PROVIDED RECORDS:
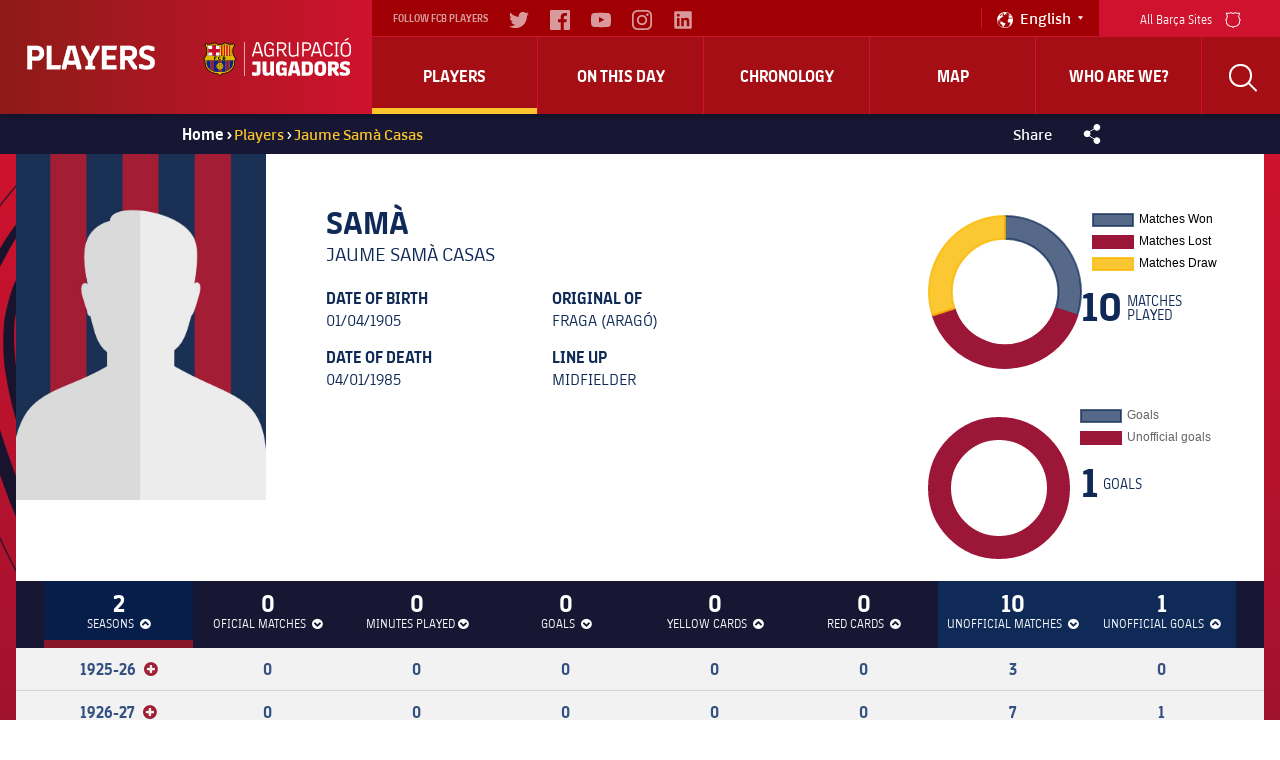

--- FILE ---
content_type: application/x-javascript;charset=utf-8
request_url: https://smetrics.fcbarcelona.com/id?d_visid_ver=5.5.0&d_fieldgroup=A&mcorgid=7BEDF655569E15537F000101%40AdobeOrg&mid=17571467297446482755793480584463528513&ts=1769416417608
body_size: -40
content:
{"mid":"17571467297446482755793480584463528513"}

--- FILE ---
content_type: image/svg+xml
request_url: https://players.fcbarcelona.com/img/estructura/icn_youtube.svg
body_size: 530
content:
<svg xmlns="http://www.w3.org/2000/svg" viewBox="0 0 28 20.05" id="youtube" width="100%" height="100%"><path d="M27.72 4.32a6.17 6.17 0 0 0-1.11-2.82A3.93 3.93 0 0 0 23.8.29C19.88 0 14 0 14 0S8.12 0 4.2.29A3.93 3.93 0 0 0 1.39 1.5 6.17 6.17 0 0 0 .28 4.32 44 44 0 0 0 0 8.94v2.16a43.69 43.69 0 0 0 .28 4.61 6.19 6.19 0 0 0 1.11 2.83 4.7 4.7 0 0 0 3.09 1.22c2.24.22 9.52.29 9.52.29s5.88 0 9.8-.3a4 4 0 0 0 2.81-1.21 6.19 6.19 0 0 0 1.11-2.83A43.69 43.69 0 0 0 28 11.1V8.94a44 44 0 0 0-.28-4.62zm-16.61 9.4v-8l7.56 4z"></path></svg>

ACTIVITY: Repeat the listing above in full, exactly, and omit its pictures.

TASK SOLUTION:
--- FILE ---
content_type: application/x-javascript;charset=utf-8
request_url: https://smetrics.fcbarcelona.com/id?d_visid_ver=5.5.0&d_fieldgroup=A&mcorgid=7BEDF655569E15537F000101%40AdobeOrg&mid=17571467297446482755793480584463528513&ts=1769416417608
body_size: -40
content:
{"mid":"17571467297446482755793480584463528513"}

--- FILE ---
content_type: image/svg+xml
request_url: https://players.fcbarcelona.com/img/estructura/icn_youtube.svg
body_size: 530
content:
<svg xmlns="http://www.w3.org/2000/svg" viewBox="0 0 28 20.05" id="youtube" width="100%" height="100%"><path d="M27.72 4.32a6.17 6.17 0 0 0-1.11-2.82A3.93 3.93 0 0 0 23.8.29C19.88 0 14 0 14 0S8.12 0 4.2.29A3.93 3.93 0 0 0 1.39 1.5 6.17 6.17 0 0 0 .28 4.32 44 44 0 0 0 0 8.94v2.16a43.69 43.69 0 0 0 .28 4.61 6.19 6.19 0 0 0 1.11 2.83 4.7 4.7 0 0 0 3.09 1.22c2.24.22 9.52.29 9.52.29s5.88 0 9.8-.3a4 4 0 0 0 2.81-1.21 6.19 6.19 0 0 0 1.11-2.83A43.69 43.69 0 0 0 28 11.1V8.94a44 44 0 0 0-.28-4.62zm-16.61 9.4v-8l7.56 4z"></path></svg>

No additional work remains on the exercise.